- ABOUT THIS TASK -
For the records that follow, please set down exactly the lines between the one holding "family: Muridae" and the one holding "genus: Urocyon", inclusive, and only those.

(Stored data)

* * * *

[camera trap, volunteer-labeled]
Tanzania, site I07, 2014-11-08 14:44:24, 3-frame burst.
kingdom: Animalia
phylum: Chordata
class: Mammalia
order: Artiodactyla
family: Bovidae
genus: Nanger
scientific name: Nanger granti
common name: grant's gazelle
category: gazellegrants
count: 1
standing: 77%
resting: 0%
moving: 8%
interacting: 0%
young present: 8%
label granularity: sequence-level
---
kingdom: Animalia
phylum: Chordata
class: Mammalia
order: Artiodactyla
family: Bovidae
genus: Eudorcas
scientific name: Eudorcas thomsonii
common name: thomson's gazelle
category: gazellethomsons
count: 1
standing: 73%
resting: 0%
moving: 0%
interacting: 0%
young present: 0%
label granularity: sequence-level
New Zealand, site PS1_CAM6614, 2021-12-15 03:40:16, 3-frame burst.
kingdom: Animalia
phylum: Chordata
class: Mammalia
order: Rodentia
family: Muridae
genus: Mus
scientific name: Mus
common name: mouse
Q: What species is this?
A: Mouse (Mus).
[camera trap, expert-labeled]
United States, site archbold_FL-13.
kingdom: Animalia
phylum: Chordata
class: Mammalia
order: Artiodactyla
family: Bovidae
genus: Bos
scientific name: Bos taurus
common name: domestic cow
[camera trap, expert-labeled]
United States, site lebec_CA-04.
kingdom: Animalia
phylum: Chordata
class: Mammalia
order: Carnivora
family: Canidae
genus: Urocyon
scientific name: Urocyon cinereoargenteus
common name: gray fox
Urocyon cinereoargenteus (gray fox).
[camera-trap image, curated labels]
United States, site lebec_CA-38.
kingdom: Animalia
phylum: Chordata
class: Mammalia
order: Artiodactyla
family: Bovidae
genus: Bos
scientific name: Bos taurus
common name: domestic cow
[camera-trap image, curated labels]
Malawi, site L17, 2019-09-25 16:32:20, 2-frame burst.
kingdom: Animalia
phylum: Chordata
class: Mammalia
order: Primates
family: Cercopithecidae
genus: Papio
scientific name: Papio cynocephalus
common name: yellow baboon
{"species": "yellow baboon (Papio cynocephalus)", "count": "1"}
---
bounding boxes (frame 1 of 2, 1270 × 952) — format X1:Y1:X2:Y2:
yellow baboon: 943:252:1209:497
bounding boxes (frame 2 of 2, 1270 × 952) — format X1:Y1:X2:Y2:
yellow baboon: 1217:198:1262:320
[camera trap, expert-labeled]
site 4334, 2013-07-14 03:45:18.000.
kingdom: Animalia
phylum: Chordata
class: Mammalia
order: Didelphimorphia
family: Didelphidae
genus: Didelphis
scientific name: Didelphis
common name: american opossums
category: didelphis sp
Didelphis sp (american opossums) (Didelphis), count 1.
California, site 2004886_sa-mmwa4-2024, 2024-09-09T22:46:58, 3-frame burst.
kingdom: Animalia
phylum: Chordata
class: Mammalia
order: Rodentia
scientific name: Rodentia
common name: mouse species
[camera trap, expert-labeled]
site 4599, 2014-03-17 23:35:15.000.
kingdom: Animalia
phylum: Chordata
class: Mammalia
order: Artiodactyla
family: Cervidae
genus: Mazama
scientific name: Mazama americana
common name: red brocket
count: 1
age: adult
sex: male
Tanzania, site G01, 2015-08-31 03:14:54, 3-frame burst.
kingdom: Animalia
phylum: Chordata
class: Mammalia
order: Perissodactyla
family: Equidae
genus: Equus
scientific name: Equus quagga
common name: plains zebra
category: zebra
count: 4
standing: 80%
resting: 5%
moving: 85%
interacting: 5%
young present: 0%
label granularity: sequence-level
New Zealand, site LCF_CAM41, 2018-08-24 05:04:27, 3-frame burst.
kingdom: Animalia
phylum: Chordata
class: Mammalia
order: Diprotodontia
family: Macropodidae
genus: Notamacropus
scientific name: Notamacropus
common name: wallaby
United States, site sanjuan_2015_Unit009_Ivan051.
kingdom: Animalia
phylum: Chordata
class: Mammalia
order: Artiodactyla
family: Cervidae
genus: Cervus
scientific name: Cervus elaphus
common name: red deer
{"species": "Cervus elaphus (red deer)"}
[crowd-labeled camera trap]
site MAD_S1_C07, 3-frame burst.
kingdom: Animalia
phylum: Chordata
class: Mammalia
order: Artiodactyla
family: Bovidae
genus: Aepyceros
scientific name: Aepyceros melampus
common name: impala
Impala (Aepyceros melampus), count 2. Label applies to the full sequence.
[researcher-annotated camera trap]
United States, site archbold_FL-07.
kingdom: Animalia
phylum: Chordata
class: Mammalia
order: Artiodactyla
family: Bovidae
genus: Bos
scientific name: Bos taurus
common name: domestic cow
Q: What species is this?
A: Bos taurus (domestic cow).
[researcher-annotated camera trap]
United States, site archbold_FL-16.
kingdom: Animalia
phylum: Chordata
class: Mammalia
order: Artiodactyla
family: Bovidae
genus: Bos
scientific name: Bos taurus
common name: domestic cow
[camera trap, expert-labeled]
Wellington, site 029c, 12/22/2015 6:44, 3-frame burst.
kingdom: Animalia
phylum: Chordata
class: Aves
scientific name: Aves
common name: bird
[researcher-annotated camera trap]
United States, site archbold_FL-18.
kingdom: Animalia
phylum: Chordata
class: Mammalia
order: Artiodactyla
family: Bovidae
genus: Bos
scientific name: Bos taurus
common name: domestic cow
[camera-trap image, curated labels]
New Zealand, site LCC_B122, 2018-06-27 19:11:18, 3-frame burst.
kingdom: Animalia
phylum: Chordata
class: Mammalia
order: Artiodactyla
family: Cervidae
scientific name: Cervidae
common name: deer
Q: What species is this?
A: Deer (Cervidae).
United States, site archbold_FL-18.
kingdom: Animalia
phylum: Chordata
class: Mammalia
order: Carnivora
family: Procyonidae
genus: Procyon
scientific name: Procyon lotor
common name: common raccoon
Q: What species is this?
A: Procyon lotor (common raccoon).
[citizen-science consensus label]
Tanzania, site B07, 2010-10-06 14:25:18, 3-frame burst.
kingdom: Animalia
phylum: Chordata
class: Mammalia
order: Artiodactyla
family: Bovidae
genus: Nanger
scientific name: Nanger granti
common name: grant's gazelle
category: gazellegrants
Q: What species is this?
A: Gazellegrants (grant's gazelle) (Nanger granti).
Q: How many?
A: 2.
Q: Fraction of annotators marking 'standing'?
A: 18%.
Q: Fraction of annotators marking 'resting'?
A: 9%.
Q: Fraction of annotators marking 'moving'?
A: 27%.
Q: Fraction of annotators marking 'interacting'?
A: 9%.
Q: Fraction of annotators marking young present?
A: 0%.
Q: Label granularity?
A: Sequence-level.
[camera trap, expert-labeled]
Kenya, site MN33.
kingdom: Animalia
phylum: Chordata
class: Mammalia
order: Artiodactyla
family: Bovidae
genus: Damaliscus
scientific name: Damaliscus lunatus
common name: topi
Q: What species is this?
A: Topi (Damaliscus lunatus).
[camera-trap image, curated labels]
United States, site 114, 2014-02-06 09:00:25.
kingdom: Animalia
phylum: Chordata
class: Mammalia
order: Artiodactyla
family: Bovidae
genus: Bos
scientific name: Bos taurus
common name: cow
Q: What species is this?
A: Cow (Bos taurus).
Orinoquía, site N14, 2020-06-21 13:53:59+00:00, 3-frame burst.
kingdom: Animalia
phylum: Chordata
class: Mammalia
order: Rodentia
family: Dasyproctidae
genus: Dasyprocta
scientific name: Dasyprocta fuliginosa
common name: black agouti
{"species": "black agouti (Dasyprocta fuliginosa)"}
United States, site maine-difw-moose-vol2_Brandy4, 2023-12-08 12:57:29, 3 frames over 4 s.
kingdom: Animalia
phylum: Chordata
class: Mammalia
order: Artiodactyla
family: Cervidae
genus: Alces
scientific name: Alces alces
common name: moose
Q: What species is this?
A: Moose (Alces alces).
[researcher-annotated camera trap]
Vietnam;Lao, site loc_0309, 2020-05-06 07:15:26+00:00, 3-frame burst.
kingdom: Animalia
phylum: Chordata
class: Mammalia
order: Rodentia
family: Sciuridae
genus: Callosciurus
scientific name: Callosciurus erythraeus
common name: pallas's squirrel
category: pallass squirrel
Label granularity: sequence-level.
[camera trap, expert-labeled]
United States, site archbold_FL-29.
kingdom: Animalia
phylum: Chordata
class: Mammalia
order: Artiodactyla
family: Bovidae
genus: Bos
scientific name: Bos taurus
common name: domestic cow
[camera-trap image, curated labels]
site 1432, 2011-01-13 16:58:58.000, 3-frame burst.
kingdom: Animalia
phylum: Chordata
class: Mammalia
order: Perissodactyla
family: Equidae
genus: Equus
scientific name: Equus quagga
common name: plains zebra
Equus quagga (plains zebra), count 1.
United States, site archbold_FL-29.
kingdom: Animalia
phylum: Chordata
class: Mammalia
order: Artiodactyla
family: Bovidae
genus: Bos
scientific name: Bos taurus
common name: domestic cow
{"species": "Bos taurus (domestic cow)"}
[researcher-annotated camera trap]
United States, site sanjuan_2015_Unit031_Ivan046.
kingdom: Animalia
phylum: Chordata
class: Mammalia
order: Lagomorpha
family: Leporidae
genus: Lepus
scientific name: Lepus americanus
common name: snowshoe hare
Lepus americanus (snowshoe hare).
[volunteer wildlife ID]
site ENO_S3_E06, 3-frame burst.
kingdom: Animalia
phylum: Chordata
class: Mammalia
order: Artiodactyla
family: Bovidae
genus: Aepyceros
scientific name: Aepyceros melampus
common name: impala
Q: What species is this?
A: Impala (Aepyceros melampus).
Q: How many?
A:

* * * *

- TASK ANSWER -
family: Muridae
genus: Mus
scientific name: Mus
common name: mouse
Q: What species is this?
A: Mouse (Mus).
[camera trap, expert-labeled]
United States, site archbold_FL-13.
kingdom: Animalia
phylum: Chordata
class: Mammalia
order: Artiodactyla
family: Bovidae
genus: Bos
scientific name: Bos taurus
common name: domestic cow
[camera trap, expert-labeled]
United States, site lebec_CA-04.
kingdom: Animalia
phylum: Chordata
class: Mammalia
order: Carnivora
family: Canidae
genus: Urocyon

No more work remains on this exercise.